36 – Void Dance (2015)


Across the last couple of EPs, 36 has acquired a noticeable slant towards probing the conceptual devices around space travel and exploration in Sun Riders and then in the somewhat more fully formed and deliberate Sine Dust. Following these we’ve been gifted a fully fledged album pertaining to these themes in the rich soundscapes of Void Dance, unfolding on the tantalising promise that humanity will one day reach out to conquer this final frontier.

While Sine Dust was quite a neatly concise and well defined entity,Void Dance is a little more complex and broadly affecting, and while it seems to initially set out on the same neat path it quickly becomes a bit bogged down and murky in its attempt to cover so much ground. Intrepid steps are made in the first few tracks, with appropriately titled opener “Hold On” commencing our voyage in dense and purposefully twisting synth strings, fragile atmospherics being stripped away to be replaced by the bleak vacuum of space and “Equinox”‘s crumbling, ethereal movements, the strings smearing into a dark miasma and eerie human wails.

Hypersleep or stasis or suspended animation is part of our journey it seems as we wake from the long nap in the humbling “Stasis Eject”, a piece where our future explorers find themselves awakening in imposingly alien surrounds in its gritty drone chuggings and tentative, fragile synth starriness. Fear rolls around into the strange, seemingly BoC inspired couplet of “Meschi Echelon” and “Nova”, the former a syncopating mass of tripping arpeggiations, and the latter a little more conventional in its retro faded analogue synth vibe and hazy background textures, much like the diffuse and ancient explosion remnant of its namesake.

This exciting new scenery must wait as we return to the journey at hand and the descent into the unknown resumes with “Pulse Dive”, a shuffling, alien excursion that captures a certain systematic electronic precision before being allowed to outline the emotional side of things, the magnitude of this moment evoked in its deepening drones and inquisitive, humbled noodlings. “Tomorrow’s World” circles the possibility of an unknown, mystical future in its flatly methodical and anechoic synth lines and supplementary drone coos, while the ensuing title track follows up its disappointing orbital drift in its reworked “Sun Riders” idiosyncrasies. Unlike the rich vibes of its predecessors it’s a cool, strained and deeply melancholic piece who’s thin strings strain to return to the reliable warmth of its home star after finding nothing of worth.

That creeping sensation of hopelessness and drifting abandon becomes more entrenched with each passing track in the album’s waning latter half; “Diamond Rain” is a crystalline dreamscape filled with the cold patter of precipitation falling from the heavens of an as-yet-undiscovered new home, while “Sine Dust” is the deeper longing of that rich foreign sky, the dawn of a new day on a distant planet mirroring the celestial dance of our homeworld, calling out to us in soft female whispers from across the gulf.
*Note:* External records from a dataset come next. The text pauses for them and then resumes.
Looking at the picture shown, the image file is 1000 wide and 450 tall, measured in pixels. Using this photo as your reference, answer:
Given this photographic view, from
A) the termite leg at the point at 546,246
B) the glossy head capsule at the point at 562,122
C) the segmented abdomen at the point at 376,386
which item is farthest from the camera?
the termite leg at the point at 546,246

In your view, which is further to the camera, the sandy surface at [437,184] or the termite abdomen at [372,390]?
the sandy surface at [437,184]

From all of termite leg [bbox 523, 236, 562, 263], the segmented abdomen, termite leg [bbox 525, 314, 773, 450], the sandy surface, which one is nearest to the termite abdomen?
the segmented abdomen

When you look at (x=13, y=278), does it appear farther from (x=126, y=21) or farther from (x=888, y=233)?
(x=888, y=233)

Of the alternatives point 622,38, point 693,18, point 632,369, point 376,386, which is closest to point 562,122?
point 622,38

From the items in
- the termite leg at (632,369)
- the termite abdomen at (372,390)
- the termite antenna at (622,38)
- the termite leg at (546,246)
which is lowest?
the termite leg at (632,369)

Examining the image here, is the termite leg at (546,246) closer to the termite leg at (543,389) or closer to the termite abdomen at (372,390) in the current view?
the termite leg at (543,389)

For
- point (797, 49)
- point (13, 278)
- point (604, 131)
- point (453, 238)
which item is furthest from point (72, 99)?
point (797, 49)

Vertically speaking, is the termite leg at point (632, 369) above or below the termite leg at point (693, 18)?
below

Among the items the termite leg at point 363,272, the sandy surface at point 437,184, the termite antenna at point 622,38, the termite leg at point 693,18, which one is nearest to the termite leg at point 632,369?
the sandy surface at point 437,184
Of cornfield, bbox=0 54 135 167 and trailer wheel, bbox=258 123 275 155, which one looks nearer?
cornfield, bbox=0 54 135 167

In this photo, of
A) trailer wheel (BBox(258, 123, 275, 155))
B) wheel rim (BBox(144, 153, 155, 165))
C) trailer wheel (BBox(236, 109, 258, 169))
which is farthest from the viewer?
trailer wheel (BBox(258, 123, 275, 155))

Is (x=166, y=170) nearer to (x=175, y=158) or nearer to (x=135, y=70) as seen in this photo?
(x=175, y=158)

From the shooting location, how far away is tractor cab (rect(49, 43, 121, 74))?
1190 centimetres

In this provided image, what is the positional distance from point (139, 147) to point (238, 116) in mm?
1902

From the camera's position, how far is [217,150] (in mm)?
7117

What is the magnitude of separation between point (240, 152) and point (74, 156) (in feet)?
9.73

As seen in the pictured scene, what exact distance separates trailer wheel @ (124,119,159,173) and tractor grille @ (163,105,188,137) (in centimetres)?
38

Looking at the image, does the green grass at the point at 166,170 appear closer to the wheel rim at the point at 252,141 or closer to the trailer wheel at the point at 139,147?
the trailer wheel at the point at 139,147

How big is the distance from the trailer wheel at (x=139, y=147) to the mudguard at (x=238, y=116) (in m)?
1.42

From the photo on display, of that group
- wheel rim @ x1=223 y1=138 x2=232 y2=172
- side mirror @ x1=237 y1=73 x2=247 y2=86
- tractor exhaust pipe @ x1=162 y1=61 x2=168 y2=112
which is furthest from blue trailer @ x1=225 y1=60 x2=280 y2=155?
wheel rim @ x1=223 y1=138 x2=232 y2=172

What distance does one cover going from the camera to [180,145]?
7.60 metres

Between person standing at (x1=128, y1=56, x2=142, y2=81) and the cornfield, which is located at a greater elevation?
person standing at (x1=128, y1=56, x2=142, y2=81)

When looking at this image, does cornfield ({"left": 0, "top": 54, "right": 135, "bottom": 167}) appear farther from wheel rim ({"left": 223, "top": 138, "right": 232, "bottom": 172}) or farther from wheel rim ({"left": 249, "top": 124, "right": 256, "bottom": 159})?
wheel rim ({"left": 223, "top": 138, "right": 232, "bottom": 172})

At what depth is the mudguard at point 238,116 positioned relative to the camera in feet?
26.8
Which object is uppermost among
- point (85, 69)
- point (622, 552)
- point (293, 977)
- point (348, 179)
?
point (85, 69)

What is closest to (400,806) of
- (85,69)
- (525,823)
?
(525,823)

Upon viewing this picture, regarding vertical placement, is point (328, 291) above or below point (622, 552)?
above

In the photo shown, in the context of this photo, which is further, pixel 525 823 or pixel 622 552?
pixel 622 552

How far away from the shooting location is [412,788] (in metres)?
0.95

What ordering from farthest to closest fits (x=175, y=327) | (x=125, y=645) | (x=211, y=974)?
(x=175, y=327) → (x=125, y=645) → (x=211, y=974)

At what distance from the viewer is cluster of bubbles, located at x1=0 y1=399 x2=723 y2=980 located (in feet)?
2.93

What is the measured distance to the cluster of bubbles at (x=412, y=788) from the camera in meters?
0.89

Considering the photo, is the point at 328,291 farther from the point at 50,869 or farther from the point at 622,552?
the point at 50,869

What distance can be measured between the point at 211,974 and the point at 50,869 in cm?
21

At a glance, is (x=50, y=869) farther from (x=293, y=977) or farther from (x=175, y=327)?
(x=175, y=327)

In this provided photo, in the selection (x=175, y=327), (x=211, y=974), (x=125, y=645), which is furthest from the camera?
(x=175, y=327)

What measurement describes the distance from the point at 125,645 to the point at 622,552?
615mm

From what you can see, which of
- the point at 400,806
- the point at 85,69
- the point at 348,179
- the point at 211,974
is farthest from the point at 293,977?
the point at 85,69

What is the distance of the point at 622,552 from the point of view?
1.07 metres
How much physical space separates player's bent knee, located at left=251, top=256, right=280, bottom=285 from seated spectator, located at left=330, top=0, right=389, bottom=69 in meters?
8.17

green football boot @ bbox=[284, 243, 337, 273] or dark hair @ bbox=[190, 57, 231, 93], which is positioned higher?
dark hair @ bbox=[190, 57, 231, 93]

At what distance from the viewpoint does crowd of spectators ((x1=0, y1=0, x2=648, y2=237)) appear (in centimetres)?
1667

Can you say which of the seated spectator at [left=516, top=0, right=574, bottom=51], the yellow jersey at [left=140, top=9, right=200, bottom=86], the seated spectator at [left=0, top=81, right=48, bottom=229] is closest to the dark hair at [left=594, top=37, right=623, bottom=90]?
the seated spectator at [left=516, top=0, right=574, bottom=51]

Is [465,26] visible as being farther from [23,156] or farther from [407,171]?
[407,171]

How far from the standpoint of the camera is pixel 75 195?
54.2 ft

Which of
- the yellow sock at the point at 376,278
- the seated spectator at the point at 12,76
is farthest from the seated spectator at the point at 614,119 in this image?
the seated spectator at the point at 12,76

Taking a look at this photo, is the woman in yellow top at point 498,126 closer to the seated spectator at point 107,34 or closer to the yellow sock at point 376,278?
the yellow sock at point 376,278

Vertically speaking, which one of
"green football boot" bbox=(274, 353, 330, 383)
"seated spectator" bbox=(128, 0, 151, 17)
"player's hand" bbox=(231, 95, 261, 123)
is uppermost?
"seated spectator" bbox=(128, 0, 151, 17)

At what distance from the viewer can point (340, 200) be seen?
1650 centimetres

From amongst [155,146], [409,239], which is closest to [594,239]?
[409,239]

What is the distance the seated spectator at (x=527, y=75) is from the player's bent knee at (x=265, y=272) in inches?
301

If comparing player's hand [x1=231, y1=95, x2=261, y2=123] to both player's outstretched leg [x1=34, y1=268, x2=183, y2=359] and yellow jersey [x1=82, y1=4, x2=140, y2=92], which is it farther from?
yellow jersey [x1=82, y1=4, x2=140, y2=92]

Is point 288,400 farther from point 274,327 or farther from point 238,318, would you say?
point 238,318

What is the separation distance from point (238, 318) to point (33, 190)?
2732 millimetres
This hope seems to drip further away in the bleary and insubstantive “The Last Light”, a slightly overlong penultimate behemoth clocking in at nearly 10 minutes, peering through its over-long stretches at the ebbing light of a receding star as it turns its back on yet another world in our search for habitation.

And yet all is not lost; closer “Endless” breaks the spell of melancholia and brings a more forward leaning and quietly optimistic piece to the table in the record’s final moments; our search is merely the tip of the iceberg; a billion billion more stars still wait for us, it seems to say, let’s not lose hope. The path through the record to this point has not been a clear one, and amidst the enigmatic presentation there’s also been a feeling of inefficiency in my mind as well, but “Endless” provides an extremely satisfying resolution; it’s an excellent closer that exceptionally neatly ties things off whilst also leaving a tantalising sense of future development.

It’s a good record, no question, but I can’t help but feel like it somehow lost the effective simplicity and directness of Sine Dust somehow, that the story has grown and expanded and become a bit too open to weakly distorted interpretations of the sound, too confusing. The themes really appeal to me though, and I hope we get more music from Dennis in this celestially evocative vein.